The interview is also where you will be evaluating candidates for fit with your company, and it is important to have some time devoted to exploring the personality, character and aspirations of candidates. While it is good to hire people who match the personalities or personal backgrounds of your current employees, it is just as important to seek out a diversity of opinions, backgrounds and interests in the people you hire.
While you can ask candidates to solve equations or problems during the interview itself, this takes up time you could use to get to know candidates, and technical questions are often best when sent to candidates either before or following an interview to verify that they are as skilled as they claim to be.
Answering these questions will help you identify great candidates during the interview process.
- Has the candidate proven that the skills and experience in their application matches their actual skills and experience?
- How comfortable is the candidate when answering technically-leaning questions? If they struggle, is this due to interview nerves or a lack of knowledge?
- What are the biggest challenges facing someone in this job, and what kind of experience proves that a candidate can successfully meet those challenges?
- What is the career path of someone working in the job you're hiring for, and how much of this path is represented by roles at your company?
- Does the candidate have any skill gaps related to the job? How easily could these skill gaps be closed with training and how long will it take?
- Do you feel like this candidate would be a good fit with the employees and managers on their team?

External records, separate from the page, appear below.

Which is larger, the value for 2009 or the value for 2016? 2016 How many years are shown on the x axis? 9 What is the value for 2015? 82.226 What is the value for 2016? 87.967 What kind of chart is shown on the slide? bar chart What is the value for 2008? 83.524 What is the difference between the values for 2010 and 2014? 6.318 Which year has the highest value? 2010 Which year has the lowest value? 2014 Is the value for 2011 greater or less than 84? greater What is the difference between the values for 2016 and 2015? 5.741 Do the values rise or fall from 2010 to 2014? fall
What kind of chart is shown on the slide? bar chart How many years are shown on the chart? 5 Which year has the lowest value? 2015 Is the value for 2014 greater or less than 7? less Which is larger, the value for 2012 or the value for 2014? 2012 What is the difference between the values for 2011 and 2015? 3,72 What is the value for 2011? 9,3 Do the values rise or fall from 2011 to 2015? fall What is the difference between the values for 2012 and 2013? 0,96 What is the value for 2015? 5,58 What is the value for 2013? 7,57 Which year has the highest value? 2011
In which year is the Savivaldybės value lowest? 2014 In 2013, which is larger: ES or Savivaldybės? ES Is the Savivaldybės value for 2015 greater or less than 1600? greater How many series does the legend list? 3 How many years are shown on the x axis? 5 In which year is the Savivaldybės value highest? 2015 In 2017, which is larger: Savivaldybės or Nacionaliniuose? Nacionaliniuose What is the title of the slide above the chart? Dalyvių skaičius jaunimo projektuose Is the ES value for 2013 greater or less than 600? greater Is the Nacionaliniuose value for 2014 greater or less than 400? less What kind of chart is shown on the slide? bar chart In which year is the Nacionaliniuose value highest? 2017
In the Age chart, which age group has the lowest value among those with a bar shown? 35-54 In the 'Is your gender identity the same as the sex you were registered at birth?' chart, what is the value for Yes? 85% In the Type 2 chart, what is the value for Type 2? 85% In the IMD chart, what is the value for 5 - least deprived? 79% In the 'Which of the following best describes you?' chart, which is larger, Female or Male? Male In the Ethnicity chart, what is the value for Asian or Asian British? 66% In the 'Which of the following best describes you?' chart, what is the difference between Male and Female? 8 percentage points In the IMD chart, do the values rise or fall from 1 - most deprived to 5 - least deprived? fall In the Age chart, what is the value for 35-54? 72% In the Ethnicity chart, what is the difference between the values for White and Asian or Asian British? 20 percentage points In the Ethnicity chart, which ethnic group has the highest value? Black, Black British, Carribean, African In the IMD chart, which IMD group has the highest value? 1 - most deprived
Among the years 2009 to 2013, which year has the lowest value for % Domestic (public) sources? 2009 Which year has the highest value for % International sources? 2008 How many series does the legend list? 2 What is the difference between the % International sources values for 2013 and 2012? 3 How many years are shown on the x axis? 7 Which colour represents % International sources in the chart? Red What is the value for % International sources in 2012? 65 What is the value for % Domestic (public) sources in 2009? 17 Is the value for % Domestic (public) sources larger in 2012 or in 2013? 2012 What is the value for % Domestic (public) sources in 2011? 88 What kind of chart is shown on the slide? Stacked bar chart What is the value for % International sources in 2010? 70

How would they complement the personalities of existing team members?
- Has the candidate maintained professionalism throughout the interview process?
Related: How to Interview and Identify Top Candidates
Vetting New Hires
No matter how skilled a candidate is, you should be sure that you have completed all pre-employment vetting procedures before they sign an employment contract.
These pre-hire vetting procedures, like background checks, are the final steps in verifying that an employee who appears to be a good hire, is the real deal. You can use a background check platform like HireRight or Checkr for a quicker
It's important that your process for vetting staff members is applied uniformly for all positions and that your process is compliant with state and federal employment standards. This will ensure efficiency and accuracy in your hiring process and ensure that you are not vulnerable to the legal repercussions and brand damage caused by illegal hiring practices.
Answering these questions will ensure that a new hire is qualified for your open job.
- Has the candidate passed background checks and drug tests required by your company?
- Have you contacted the candidate's references and confirmed the details of their relevant employment history?
- Have you verified that the candidate holds all valid certifications required to perform job duties?
- Have you met all state and federal requirements for providing equal employment opportunities to applicants?
- Does your employment contract contain all job duties and standards described in the job description as well as any changes negotiated by candidates in the pre-hire process?
Vetting employees might seem tedious at the time, but it is nearly guaranteed to save you time, money and frustration down the road. With a thorough vetting process, you'll be able to identify the highest-quality candidates and ensure that they stick with your organization for years to come.